通过http://192.168.1.64:4040可查看任务执行进度
结果
spark-shell 模式(scala)
- 启动spark-shell(启动时间较慢)
[root@node ~]# spark-shell
- 编写scala wordCount程序
scala> val lines = sc.textFile("hdfs://node:8020/words.txt")
scala> val words = lines.flatMap(line => line.split(" "))
scala> val pairs = words.map(word => (word,1))
scala> val wordCounts = pairs.reduceByKey(_+_)
scala> wordCounts.foreach(wordCount => println(wordCount._1 + " apeared " + wordCount._2 + " times"))
wordCount执行过程
4.spark架构原理
* application:用户编写的Spark应用程序;
* driver:控制节点 - 提交任务所在的某个集群主机上的进程;
* master:资源调度和分配 - 集群 主节点上的进程
* worker: 启动executor - 集群 子节点上的进程;
* executor:运行任务,存储数据 - 集群子节点上的进程;
* task:运行在executor上的工作单元 - executor启动的线程;
5.创建RDD
- 创建RDD的方式
* 调用SparkContext的parallelize方法,在程序中集合上创建
import java.util.Arrays;
import java.util.List;
import org.apache.spark.SparkConf;
import org.apache.spark.api.java.JavaRDD;
import org.apache.spark.api.java.JavaSparkContext;
import org.apache.spark.api.java.function.Function2;
public class ParallelizeCollection {
public static void main(String[] args) {
SparkConf conf = new SparkConf()
.setAppName("collection")
.setMaster("local");
JavaSparkContext sc = new JavaSparkContext(conf);
List<Integer> numbers = Arrays.asList(1,2,3,4,5,6,7);
JavaRDD<Integer> numberRdd = sc.parallelize(numbers);
int sum = numberRdd.reduce(new Function2<Integer, Integer, Integer>() {
private static final long serialVersionUID = 1L;
@Override
public Integer call(Integer v1, Integer v2) throws Exception {
return v1+v2;
}
});
sc.close();
System.out.println(sum);
}
}
* 读取外部数据集,如本地文件、HDFS文件系统、HBase、Cassandra、Amazon S3等
JavaRDD<String> lines = sc.textFile("D:words.txt");
JavaRDD<String> lines = sc.textFile("hdfs://node:8020/words.txt");
6.RDD操作 transformation和action
transformation:针对RDD进行计算处理生成新的RDD —— 定义、记录
- map
将RDD中的每个数据项通过map中的函数映射变为一个新的元素
输入分区与输出分区一对一,即:有多少个输入分区,则有多少个输出分区
SparkConf conf = new SparkConf()
.setMaster("local")

任务要求:
1 - 根据这段 Spark 教程回答:
(a) 在 spark-shell 中编写 wordCount 程序时,sc.textFile 读取的是哪个路径?
(b) 架构原理部分对 task 是怎样说明的?
(c) map 操作的输入分区与输出分区是什么关系?
2 - 把 Spark 教程中以“4.spark架构原理”开头的那一段改写得更简短,保留每个角色的要点。
3 - 接着这段 Spark 教程最后一行往下写。
下列记录取自另一个来源。

提取记录:
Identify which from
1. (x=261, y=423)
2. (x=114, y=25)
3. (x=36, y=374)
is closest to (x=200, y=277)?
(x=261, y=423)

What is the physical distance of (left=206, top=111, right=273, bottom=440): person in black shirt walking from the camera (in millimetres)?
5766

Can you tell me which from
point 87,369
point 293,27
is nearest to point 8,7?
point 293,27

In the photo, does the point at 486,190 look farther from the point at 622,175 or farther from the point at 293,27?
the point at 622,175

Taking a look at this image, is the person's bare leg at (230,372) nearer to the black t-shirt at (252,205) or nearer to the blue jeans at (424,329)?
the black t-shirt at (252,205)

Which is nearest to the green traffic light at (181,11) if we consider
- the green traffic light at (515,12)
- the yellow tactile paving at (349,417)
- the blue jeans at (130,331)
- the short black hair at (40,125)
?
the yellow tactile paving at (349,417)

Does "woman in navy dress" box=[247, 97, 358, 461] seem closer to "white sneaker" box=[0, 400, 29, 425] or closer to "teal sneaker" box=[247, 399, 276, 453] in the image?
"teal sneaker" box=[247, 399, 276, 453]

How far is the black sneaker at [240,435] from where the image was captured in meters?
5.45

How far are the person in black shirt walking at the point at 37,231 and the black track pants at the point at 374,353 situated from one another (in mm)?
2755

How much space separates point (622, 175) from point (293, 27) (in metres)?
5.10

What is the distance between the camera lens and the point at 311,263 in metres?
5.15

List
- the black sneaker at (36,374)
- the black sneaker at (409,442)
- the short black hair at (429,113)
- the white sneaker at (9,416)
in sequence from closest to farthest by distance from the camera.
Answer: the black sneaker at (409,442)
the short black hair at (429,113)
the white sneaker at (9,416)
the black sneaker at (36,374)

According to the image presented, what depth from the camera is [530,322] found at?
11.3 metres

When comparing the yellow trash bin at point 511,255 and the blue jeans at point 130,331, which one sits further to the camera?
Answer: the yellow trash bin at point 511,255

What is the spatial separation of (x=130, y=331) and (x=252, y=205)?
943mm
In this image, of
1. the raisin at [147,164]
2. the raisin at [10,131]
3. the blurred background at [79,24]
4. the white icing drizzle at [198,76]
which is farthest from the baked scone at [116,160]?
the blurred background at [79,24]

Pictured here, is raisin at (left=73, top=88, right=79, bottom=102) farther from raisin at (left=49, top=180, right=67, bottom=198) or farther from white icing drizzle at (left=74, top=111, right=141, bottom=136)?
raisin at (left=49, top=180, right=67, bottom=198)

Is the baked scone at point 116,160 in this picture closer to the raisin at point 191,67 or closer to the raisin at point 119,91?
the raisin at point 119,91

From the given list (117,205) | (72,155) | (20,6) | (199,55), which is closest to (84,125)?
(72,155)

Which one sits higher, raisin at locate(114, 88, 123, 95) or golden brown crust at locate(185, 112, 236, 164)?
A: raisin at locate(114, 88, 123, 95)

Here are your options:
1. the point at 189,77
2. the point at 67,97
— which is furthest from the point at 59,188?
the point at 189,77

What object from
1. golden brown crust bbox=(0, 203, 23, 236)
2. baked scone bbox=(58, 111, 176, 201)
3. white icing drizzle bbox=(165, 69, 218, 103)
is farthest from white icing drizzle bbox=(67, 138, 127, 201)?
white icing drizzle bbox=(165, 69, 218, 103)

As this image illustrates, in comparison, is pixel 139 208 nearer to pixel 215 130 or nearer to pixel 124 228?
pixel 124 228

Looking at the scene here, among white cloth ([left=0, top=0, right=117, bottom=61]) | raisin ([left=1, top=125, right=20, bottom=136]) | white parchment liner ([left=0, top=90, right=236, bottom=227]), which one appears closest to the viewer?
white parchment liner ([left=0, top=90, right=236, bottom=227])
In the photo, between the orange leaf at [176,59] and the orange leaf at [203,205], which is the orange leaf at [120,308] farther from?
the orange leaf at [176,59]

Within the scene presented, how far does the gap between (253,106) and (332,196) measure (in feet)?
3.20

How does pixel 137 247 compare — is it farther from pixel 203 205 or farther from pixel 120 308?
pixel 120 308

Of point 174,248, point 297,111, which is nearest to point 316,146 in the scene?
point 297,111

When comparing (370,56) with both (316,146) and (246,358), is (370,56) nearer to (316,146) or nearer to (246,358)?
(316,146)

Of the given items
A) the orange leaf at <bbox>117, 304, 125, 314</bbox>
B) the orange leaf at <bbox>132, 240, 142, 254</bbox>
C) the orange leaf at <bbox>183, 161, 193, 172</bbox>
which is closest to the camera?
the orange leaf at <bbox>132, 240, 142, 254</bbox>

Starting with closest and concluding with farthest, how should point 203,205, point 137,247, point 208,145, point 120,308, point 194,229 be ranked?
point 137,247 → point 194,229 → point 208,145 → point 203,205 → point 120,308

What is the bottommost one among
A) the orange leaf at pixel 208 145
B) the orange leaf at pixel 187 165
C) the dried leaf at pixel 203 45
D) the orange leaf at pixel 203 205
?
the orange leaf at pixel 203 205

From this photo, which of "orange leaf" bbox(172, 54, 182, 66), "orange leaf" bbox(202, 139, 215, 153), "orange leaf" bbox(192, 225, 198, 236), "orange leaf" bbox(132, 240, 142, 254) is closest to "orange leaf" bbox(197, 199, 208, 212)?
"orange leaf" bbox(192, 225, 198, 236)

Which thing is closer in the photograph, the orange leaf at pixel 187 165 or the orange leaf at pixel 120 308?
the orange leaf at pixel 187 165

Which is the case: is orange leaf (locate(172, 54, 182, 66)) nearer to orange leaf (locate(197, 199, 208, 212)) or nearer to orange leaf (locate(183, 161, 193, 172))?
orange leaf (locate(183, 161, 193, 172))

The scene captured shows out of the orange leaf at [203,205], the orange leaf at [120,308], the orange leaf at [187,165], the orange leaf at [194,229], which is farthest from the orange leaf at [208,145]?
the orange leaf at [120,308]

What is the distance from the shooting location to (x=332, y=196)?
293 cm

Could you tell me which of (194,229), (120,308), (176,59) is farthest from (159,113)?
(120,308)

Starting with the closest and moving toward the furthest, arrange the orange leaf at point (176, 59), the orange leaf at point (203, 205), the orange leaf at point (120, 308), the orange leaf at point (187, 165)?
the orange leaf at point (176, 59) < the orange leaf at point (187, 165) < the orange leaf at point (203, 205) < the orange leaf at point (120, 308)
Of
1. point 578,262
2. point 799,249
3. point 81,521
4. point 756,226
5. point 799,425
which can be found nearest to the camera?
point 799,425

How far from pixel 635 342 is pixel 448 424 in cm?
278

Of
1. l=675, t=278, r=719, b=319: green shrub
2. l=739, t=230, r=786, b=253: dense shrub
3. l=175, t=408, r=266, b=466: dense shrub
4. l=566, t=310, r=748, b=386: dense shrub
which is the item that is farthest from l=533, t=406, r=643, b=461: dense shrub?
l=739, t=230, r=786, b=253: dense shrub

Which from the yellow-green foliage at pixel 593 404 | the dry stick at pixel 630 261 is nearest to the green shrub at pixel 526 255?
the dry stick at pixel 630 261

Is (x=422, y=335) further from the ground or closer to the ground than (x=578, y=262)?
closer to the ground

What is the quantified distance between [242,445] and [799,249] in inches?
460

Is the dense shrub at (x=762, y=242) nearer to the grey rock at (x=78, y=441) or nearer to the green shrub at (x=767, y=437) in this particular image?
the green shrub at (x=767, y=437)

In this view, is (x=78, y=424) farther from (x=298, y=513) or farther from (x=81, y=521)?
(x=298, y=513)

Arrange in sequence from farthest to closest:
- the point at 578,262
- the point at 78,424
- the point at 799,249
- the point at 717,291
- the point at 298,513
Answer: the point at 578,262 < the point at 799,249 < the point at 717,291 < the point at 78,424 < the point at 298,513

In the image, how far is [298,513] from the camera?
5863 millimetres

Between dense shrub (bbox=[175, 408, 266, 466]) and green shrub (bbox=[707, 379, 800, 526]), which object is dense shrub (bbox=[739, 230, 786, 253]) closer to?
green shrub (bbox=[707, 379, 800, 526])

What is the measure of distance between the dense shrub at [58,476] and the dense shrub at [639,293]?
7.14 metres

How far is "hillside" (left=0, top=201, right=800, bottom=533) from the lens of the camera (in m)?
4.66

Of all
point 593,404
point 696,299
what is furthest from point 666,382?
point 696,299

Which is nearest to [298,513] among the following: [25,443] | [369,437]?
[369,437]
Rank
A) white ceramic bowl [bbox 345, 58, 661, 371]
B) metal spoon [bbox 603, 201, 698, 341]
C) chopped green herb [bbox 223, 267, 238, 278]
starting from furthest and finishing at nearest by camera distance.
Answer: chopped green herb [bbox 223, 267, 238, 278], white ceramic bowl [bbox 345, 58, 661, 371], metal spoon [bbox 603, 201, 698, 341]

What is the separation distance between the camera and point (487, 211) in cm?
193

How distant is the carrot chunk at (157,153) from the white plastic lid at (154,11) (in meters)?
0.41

依次作答:
1 -
(a) hdfs://node:8020/words.txt
(b) task 是运行在 executor 上的工作单元,是由 executor 启动的线程。
(c) 一对一:有多少个输入分区,就有多少个输出分区。

2 - Spark 架构:application 是用户编写的应用程序;driver 是提交任务的集群主机上的控制进程;master 是主节点上负责资源调度与分配的进程;worker 是子节点上启动 executor 的进程;executor 是子节点上运行任务、存储数据的进程;task 是 executor 启动的线程,即运行在 executor 上的工作单元。

3 -
.setAppName("Transformation");
JavaSparkContext sc = new JavaSparkContext(conf);
//构造数据
List<Integer> numbers = Arrays.asList(1,2,3,4,5,6);
JavaRDD<Integer> numerRDD = sc.parallelize(numbers);
//Function<Integer, Integer> 输入类型 返回类型
JavaRDD<Integer> numAddRDD = numerRDD.map(new Function<Integer, Integer>() {
private static final long serialVersionUID = 1L;
@Override
public Integer call(Integer v1) throws Exception {
return v1*2;
}
});
numAddRDD.foreach(new VoidFunction<Integer>() {
private static final long serialVersionUID = 1L;
@Override
public void call(Integer t) throws Exception {
System.out.println(t);
}
});
sc.close();
- filter 返回经过filter中的函数处理后值为true的原元素组成新的数据集
SparkConf conf = new SparkConf()
.setMaster("local")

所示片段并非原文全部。